Nowa fala uchodźców może dotrzeć do Polski? Szef MSWiA tłumaczy

Dodano: 
Mariusz Kamiński (PiS)
Mariusz Kamiński (PiS) Źródło:PAP / Tomasz Gzell
Minister spraw wewnętrznych i administracji Mariusz Kamiński został zapytany, czy możemy spodziewać się nowej fali uchodźców wojennych.

W rozmowie z portalem i.pl, która została opublikowana w niedzielę, szef MSWiA stwierdził, że kolejna fala uchodźców z Ukrainy może dotrzeć do Polski między innymi z powodu problemów energetycznych oraz eskalacji działań zbrojnych.

– Rosyjski agresor nieustannie bombarduje ukraińskie elektrownie, licząc na to, że brak zasilania zmusi Ukraińców do poddania się – powiedział Mariusz Kamiński.

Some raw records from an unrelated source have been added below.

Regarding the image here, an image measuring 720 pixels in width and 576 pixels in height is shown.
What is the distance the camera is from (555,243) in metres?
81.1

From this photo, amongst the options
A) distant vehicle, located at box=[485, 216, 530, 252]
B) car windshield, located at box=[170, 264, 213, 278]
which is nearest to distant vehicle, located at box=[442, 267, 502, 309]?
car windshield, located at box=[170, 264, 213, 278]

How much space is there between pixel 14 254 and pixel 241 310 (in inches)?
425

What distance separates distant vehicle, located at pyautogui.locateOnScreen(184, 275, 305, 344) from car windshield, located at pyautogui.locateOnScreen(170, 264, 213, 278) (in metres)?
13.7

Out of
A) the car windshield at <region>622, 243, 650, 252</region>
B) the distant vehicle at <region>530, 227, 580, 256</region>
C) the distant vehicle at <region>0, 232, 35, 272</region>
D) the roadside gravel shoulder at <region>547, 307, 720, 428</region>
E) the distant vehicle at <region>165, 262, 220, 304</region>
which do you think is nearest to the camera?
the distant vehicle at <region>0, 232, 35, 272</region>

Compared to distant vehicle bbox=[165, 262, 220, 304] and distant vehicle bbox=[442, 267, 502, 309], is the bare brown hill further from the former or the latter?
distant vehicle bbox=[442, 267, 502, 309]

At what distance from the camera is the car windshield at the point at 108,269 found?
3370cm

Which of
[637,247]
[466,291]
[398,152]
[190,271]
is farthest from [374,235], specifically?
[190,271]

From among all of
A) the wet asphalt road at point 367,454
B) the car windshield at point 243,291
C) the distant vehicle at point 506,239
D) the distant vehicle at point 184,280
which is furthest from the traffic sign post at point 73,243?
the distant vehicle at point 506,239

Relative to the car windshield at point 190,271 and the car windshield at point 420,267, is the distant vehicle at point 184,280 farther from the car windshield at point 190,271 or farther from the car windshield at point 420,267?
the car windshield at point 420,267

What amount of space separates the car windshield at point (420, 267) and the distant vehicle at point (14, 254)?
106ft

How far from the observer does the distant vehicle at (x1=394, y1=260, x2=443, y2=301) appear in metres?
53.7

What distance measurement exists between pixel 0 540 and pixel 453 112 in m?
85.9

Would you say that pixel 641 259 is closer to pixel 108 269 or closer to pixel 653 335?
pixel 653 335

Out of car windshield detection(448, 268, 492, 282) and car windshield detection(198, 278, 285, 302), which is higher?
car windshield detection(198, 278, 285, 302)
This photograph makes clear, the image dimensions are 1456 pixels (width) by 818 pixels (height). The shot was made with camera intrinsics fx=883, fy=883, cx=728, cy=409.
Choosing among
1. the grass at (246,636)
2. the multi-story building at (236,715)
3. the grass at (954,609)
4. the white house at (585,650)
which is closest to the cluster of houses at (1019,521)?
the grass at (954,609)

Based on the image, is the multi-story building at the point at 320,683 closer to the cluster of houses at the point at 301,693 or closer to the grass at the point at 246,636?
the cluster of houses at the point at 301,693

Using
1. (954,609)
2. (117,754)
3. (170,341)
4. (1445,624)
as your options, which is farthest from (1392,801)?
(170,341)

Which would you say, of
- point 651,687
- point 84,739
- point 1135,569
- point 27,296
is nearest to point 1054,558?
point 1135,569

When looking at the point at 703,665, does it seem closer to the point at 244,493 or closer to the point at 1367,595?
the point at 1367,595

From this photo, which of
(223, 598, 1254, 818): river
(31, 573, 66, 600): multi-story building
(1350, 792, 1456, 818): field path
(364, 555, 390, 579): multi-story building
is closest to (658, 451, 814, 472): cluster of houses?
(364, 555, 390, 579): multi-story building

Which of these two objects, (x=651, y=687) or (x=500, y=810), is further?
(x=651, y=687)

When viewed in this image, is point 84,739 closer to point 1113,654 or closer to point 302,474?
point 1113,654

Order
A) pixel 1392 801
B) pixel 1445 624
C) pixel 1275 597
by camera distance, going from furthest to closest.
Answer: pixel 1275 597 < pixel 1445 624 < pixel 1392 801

Sytuacja na przejściach granicznych

Minister spraw wewnętrznych i administracji oraz jednocześnie koordynator służb specjalnych poinformował, iż na razie nie widać zwiększonego ruchu na polskich przejściach granicznych. Sytuacja może się jednak zmienić. Polskie władze przygotowują się więc na "różne scenariusze". – Służby podległe MSWiA są w stałej gotowości do działania, do wspierania uchodźców z Ukrainy – zapewnił Kamiński.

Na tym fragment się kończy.